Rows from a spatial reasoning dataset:
++++++++++
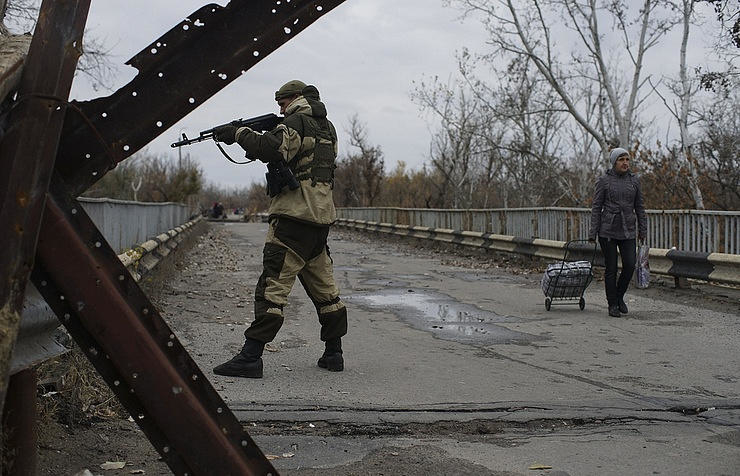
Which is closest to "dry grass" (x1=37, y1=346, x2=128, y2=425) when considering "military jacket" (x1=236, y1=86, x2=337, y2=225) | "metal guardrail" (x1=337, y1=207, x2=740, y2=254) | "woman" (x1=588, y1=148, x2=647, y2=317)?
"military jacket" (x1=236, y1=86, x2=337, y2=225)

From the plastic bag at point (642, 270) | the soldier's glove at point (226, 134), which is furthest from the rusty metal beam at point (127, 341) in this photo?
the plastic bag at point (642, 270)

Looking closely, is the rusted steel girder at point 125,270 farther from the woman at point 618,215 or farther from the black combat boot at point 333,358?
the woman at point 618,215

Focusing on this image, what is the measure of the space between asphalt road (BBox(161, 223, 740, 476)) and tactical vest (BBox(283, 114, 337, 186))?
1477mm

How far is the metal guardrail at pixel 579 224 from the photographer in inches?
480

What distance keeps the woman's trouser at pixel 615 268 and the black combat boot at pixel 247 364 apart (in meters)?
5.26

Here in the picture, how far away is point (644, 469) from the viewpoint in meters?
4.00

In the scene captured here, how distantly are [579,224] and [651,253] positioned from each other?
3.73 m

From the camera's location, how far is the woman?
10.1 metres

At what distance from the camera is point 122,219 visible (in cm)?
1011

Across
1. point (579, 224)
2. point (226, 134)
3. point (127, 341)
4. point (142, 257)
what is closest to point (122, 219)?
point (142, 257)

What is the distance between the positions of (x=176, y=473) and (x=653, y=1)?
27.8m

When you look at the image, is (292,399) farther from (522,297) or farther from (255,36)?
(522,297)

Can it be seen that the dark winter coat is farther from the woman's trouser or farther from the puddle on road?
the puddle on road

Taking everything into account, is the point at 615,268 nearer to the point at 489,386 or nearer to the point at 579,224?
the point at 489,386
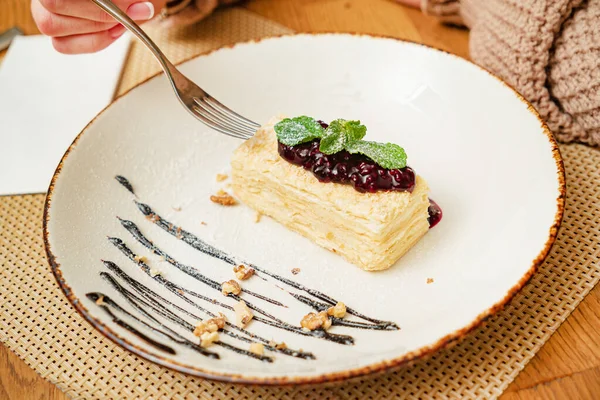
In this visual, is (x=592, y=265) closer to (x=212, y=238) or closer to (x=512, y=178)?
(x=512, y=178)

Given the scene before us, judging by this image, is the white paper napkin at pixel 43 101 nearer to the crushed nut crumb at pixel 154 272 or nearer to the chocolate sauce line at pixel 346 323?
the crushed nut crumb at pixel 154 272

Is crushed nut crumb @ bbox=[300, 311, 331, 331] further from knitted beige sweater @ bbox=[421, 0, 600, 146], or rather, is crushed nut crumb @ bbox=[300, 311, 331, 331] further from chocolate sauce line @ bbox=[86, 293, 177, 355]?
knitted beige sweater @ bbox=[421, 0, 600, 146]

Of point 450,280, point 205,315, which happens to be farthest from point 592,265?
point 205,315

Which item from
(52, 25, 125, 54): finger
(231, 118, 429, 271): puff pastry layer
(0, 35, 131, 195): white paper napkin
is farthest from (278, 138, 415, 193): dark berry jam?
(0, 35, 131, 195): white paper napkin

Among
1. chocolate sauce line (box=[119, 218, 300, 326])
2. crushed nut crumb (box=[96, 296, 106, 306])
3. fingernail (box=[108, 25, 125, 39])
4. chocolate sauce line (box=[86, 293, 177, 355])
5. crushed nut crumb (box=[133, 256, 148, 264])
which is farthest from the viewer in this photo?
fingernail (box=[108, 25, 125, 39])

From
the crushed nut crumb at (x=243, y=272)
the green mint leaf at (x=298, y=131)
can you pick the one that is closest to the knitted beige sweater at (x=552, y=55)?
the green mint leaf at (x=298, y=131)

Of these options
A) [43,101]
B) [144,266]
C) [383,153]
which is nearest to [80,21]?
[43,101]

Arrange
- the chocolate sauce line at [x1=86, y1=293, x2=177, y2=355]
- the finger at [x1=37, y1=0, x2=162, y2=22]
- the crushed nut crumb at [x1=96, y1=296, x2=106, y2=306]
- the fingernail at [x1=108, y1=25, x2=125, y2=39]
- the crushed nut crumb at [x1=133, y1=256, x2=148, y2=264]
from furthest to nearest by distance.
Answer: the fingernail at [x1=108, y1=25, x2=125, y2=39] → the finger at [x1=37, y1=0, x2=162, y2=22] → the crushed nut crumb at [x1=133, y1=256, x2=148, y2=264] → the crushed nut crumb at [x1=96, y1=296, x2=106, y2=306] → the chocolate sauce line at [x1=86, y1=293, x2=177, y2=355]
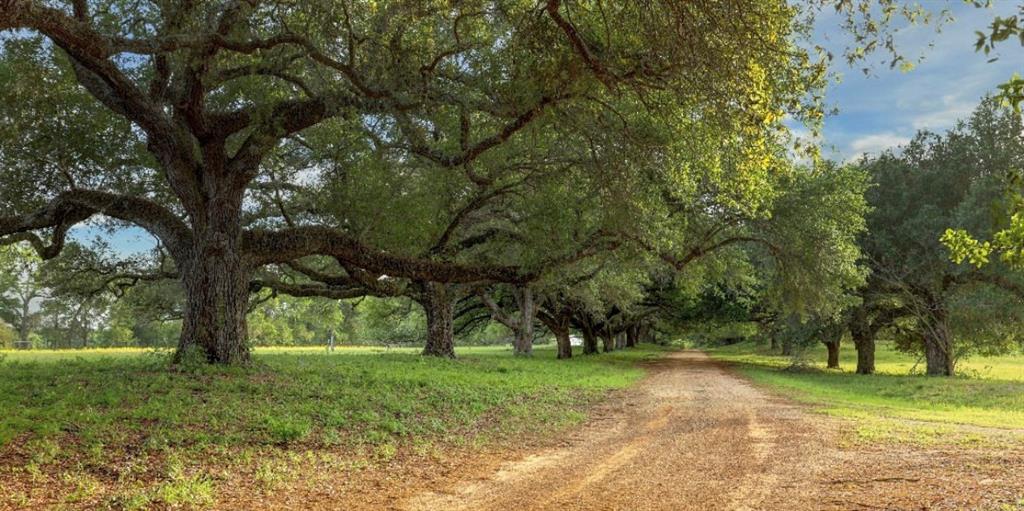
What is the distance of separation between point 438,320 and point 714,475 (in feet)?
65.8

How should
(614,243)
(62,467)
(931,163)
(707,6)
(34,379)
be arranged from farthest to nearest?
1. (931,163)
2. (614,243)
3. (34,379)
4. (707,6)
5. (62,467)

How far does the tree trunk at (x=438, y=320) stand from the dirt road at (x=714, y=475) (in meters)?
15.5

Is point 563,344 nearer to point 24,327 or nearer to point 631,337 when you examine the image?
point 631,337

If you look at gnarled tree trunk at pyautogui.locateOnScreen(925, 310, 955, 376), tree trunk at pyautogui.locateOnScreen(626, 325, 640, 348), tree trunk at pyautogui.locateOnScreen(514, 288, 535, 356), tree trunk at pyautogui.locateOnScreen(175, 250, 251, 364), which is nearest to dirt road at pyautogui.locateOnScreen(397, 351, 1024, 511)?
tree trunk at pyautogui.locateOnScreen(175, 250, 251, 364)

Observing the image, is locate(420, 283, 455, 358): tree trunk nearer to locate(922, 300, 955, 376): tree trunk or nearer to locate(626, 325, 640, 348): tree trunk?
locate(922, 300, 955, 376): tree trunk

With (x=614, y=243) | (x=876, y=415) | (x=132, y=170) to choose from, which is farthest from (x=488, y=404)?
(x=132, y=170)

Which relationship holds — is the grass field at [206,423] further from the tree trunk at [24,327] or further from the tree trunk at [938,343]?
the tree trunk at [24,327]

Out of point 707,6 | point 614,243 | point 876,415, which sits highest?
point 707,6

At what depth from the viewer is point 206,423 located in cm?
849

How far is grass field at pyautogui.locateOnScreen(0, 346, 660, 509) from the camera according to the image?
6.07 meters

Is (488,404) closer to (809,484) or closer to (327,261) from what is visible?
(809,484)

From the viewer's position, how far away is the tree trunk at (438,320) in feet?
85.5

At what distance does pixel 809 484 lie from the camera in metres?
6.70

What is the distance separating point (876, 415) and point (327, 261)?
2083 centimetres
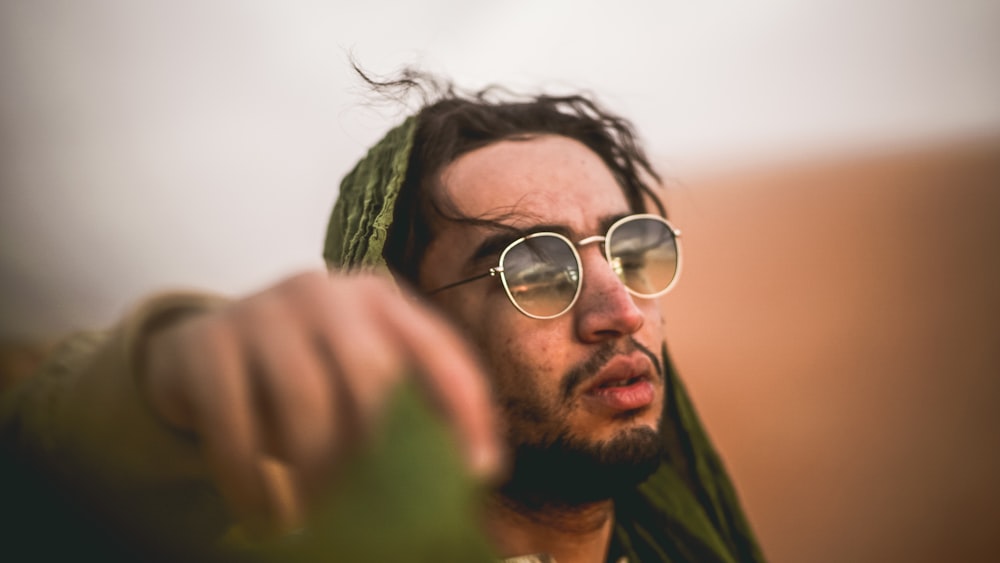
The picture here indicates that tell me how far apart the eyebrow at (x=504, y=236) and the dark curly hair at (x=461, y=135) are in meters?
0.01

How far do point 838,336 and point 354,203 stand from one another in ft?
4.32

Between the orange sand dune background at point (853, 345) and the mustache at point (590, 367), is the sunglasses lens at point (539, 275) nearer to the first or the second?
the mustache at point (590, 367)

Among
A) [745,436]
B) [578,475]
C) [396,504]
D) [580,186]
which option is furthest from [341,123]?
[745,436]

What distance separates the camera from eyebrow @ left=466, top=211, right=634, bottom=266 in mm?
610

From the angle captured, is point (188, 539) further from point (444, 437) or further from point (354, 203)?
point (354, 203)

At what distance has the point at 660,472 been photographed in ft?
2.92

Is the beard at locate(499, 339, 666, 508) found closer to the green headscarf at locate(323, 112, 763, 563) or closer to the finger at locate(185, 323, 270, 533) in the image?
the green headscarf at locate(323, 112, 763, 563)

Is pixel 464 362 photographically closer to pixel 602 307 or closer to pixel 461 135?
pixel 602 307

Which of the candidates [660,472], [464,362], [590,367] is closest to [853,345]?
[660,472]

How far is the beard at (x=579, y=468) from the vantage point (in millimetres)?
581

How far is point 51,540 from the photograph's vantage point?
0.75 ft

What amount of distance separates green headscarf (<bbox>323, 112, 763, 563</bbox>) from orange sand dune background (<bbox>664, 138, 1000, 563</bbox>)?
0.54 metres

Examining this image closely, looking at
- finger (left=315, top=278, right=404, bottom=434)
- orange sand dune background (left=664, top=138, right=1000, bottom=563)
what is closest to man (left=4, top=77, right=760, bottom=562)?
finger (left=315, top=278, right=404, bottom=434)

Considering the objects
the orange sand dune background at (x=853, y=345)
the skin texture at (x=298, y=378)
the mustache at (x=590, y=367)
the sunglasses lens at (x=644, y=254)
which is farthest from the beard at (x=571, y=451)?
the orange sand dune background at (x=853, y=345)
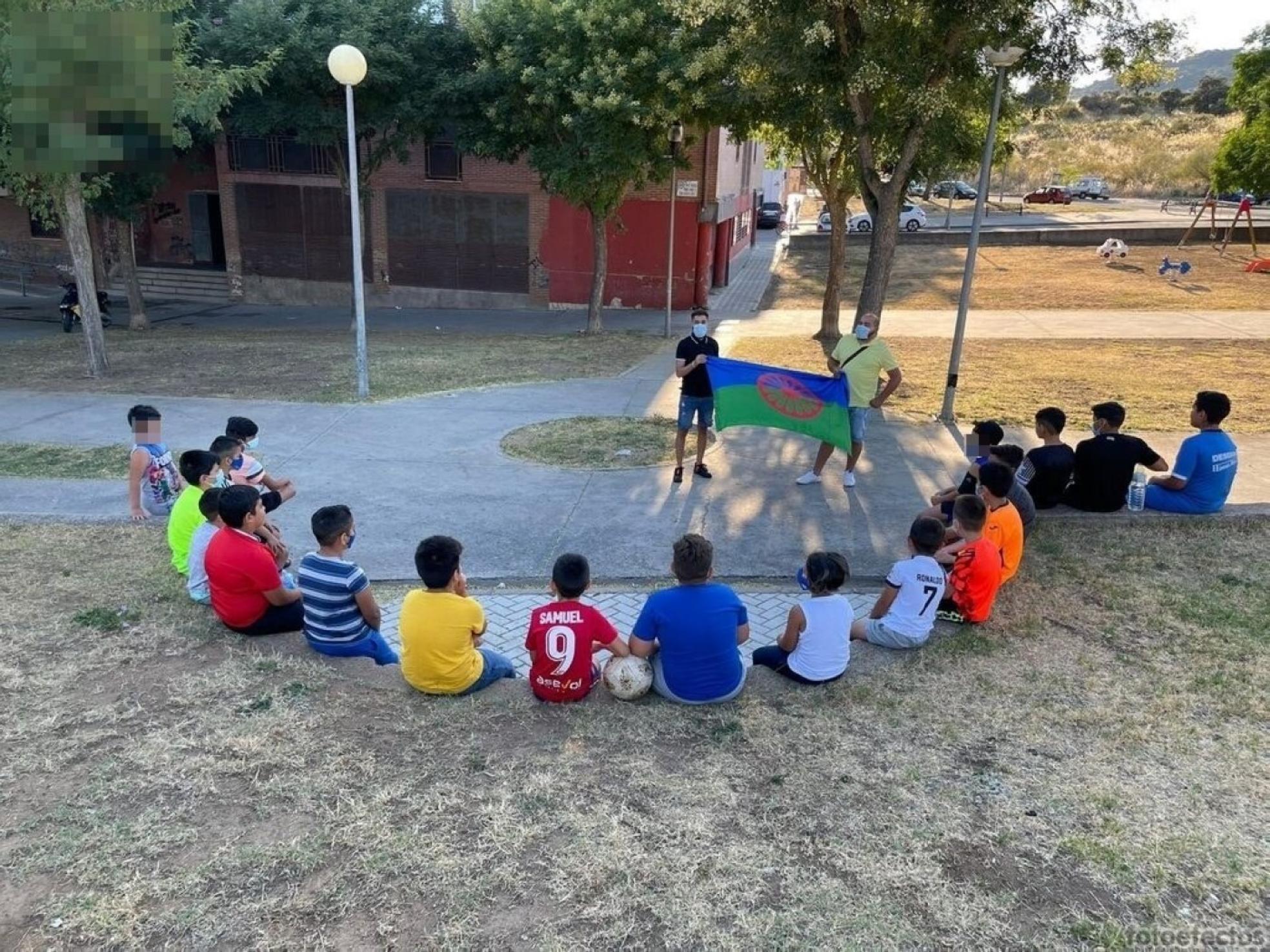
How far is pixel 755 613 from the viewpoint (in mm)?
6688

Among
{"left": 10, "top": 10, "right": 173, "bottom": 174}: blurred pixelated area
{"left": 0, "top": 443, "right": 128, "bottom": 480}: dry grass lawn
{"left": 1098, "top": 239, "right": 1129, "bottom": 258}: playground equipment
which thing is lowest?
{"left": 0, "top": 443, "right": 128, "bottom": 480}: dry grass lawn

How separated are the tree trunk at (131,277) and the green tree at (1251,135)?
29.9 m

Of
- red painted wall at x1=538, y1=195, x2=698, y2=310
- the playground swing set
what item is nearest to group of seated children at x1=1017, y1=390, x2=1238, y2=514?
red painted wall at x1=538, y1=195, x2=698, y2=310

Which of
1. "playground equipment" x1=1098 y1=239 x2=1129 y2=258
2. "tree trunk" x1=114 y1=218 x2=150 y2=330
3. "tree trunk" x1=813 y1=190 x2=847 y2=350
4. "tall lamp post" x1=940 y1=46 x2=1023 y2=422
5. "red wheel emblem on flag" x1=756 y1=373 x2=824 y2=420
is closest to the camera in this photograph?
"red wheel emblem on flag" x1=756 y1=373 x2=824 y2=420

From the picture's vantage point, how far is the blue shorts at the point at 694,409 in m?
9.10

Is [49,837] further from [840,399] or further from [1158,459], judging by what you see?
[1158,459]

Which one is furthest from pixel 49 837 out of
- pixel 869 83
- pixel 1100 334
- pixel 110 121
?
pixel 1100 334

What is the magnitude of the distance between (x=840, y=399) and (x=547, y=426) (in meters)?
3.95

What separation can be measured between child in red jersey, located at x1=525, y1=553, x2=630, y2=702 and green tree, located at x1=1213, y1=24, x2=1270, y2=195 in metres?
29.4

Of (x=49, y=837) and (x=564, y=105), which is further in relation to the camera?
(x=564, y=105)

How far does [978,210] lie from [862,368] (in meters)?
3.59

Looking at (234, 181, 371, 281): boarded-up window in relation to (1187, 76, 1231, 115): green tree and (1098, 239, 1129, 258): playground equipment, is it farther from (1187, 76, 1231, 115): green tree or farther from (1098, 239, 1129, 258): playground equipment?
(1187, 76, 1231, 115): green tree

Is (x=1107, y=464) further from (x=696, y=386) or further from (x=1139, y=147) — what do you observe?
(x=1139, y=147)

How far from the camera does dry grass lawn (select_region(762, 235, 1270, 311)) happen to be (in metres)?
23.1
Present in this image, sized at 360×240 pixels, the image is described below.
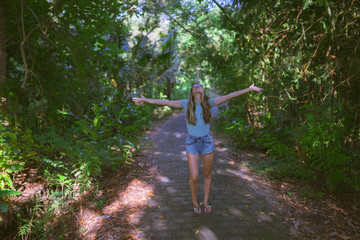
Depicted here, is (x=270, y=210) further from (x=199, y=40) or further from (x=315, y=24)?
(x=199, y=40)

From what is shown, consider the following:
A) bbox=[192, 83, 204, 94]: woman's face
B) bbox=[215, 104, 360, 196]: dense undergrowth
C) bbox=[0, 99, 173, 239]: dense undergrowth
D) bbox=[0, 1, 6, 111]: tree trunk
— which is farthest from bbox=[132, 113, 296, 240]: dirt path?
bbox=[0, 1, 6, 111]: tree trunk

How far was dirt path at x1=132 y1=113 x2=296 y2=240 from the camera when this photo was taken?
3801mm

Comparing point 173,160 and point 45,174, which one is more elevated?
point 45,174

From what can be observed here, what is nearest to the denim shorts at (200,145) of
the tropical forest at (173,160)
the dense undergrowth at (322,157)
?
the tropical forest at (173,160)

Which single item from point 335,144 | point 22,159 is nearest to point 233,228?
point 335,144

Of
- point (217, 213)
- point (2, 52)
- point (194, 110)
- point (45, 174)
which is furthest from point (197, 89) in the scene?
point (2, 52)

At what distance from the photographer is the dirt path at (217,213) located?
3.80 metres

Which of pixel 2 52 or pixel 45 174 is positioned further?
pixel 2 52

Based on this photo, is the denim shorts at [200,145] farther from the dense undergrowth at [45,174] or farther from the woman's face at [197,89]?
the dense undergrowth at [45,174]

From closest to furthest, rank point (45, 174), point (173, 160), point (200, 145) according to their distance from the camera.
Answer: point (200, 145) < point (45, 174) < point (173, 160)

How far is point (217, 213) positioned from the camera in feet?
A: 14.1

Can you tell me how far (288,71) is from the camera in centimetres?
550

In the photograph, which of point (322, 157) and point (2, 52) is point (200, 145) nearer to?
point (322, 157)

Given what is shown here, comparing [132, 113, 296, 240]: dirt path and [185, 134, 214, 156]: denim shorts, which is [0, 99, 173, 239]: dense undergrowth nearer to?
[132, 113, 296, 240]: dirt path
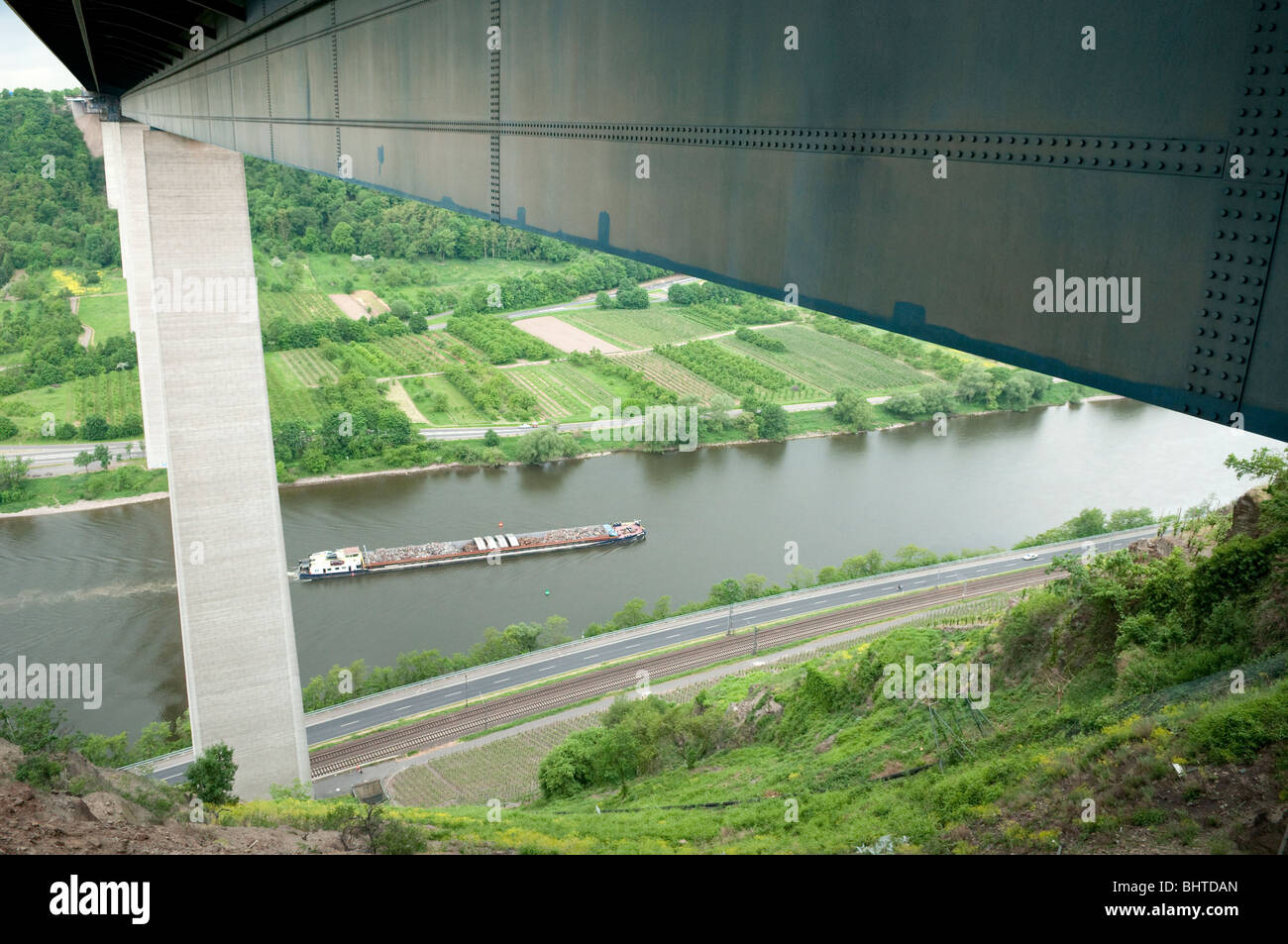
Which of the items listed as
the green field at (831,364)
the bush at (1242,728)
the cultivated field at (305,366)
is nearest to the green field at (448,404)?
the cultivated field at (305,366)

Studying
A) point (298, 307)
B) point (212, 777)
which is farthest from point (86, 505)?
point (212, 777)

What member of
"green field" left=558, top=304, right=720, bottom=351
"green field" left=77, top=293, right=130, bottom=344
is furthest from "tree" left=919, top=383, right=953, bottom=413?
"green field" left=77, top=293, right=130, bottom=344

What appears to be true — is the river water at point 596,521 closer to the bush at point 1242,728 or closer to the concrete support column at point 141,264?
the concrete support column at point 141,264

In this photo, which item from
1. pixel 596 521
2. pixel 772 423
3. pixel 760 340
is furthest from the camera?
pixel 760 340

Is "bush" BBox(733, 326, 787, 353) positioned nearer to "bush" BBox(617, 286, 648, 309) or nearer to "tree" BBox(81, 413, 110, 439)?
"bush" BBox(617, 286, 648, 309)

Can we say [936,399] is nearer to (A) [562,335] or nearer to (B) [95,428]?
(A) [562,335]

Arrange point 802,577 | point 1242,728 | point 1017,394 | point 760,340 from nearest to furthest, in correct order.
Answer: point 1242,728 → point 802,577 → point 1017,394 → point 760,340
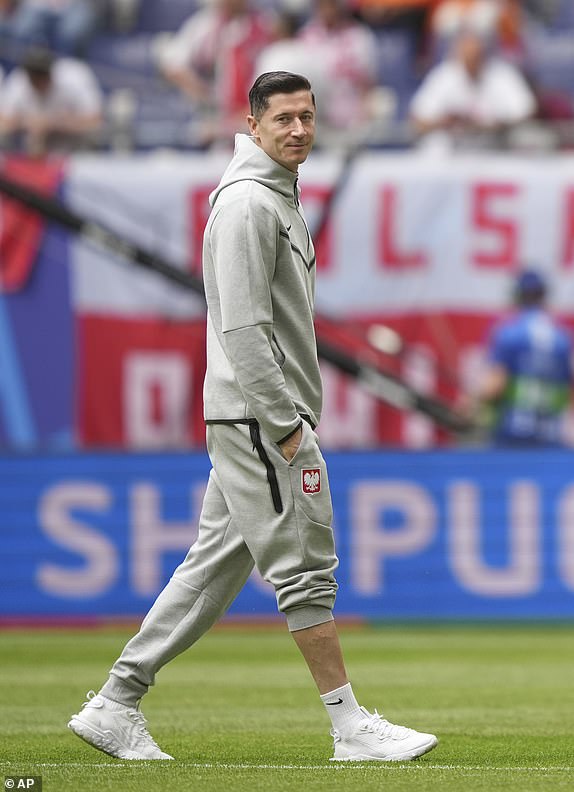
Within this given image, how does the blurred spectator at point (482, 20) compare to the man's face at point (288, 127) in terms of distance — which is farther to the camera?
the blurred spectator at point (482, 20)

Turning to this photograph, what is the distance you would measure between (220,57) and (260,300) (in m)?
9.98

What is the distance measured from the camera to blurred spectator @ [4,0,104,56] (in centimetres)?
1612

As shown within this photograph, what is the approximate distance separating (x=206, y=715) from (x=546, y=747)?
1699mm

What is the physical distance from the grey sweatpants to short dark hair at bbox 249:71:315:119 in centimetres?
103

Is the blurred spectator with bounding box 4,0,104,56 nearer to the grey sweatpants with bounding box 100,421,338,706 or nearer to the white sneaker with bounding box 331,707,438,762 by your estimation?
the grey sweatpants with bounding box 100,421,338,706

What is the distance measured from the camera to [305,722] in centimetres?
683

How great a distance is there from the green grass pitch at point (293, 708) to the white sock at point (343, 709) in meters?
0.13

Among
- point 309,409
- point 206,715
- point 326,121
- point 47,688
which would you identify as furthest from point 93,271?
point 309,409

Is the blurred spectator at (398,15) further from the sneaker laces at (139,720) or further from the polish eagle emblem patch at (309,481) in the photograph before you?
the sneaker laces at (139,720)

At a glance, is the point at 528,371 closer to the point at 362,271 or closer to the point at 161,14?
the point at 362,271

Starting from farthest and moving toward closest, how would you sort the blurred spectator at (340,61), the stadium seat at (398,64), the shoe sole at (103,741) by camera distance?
++++++++++
What the task requires: Update the data starting at the line that contains "Is pixel 464" and ending at the line that contains "0.54 metres" by replacing "beard" with "mustache" and leaving everything else unchanged. Return only those lines.

Written solution:
Is pixel 464 362 photographically closer to pixel 602 307 or closer to pixel 461 135?
pixel 602 307

Which of the candidates [660,472], [464,362], [590,367] is closest to [853,345]?
[660,472]

How far is the mustache at (x=579, y=468) from the vantage point (in millimetres)?
581

How far is point 51,540 from the photograph's vantage point?
0.75 ft

What amount of distance separates green headscarf (<bbox>323, 112, 763, 563</bbox>) from orange sand dune background (<bbox>664, 138, 1000, 563</bbox>)?
0.54 metres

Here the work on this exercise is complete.